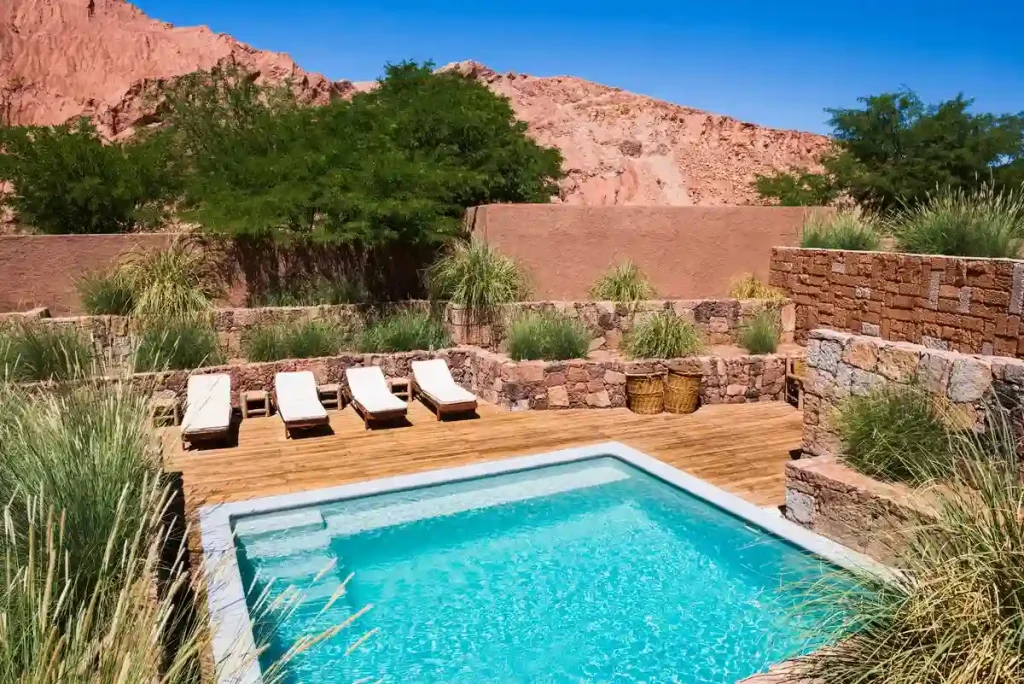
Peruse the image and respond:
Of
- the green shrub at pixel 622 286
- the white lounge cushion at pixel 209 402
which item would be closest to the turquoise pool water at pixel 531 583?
the white lounge cushion at pixel 209 402

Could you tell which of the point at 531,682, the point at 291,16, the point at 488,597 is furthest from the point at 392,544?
the point at 291,16

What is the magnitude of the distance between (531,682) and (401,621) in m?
0.98

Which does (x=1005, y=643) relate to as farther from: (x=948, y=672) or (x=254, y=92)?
(x=254, y=92)

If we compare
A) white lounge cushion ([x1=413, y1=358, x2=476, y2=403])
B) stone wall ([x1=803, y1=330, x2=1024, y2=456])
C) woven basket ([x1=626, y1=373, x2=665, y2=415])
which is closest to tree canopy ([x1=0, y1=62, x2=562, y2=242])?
white lounge cushion ([x1=413, y1=358, x2=476, y2=403])

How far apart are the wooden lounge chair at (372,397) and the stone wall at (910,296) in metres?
6.20

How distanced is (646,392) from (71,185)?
1199cm

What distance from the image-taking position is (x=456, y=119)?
42.5ft

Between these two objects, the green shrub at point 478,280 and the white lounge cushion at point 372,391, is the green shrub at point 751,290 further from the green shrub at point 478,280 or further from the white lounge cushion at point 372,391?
the white lounge cushion at point 372,391

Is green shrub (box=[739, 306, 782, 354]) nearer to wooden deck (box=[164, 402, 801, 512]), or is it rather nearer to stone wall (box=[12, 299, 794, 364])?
stone wall (box=[12, 299, 794, 364])

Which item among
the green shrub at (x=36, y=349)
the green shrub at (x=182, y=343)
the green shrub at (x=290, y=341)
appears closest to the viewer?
the green shrub at (x=36, y=349)

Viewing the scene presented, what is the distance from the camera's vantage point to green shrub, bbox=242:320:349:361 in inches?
390

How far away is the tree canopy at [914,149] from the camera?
849 inches

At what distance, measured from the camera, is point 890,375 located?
5809 mm

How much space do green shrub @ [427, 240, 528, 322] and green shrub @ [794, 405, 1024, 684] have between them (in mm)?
7418
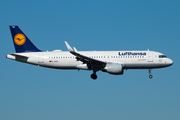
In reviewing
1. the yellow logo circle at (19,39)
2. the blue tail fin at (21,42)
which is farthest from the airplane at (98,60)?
the yellow logo circle at (19,39)

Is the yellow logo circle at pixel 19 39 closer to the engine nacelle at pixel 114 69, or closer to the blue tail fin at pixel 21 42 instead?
the blue tail fin at pixel 21 42

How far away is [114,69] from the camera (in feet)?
155

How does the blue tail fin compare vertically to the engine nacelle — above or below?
above

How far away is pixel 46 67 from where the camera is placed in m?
52.3

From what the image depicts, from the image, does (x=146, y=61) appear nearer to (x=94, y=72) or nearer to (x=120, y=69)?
(x=120, y=69)

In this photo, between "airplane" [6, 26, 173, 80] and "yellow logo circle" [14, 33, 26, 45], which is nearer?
"airplane" [6, 26, 173, 80]

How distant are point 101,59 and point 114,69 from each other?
138 inches

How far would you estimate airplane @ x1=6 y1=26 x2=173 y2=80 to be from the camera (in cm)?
4803

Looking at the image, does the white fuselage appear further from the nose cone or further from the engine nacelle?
the engine nacelle

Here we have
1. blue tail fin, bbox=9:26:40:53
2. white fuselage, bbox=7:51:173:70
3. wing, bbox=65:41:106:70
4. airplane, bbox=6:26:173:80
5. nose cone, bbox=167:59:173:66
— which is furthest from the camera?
blue tail fin, bbox=9:26:40:53

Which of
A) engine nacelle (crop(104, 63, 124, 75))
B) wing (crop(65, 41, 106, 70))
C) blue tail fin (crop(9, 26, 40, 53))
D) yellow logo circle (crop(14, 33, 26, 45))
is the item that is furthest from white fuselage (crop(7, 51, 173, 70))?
yellow logo circle (crop(14, 33, 26, 45))

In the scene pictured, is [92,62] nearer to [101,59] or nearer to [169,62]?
[101,59]

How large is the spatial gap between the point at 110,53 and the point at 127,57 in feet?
8.97

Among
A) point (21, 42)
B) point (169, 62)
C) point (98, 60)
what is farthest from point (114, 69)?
point (21, 42)
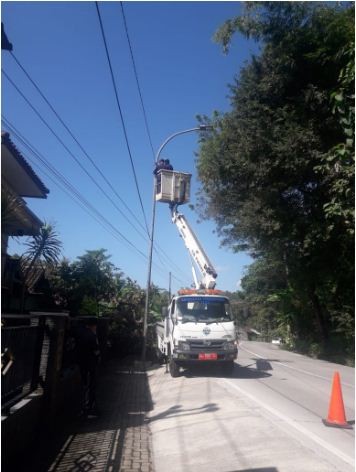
═══
Show each line from the rows above that contains the word "scene", treating uppercase and lowercase as different.

Viewing the scene presented, what is the distance from the camera's vantage point to green shrub, bbox=242:320:349:361 in inches?
In the scene pictured, is [92,62] nearer to [101,59] or nearer to [169,62]?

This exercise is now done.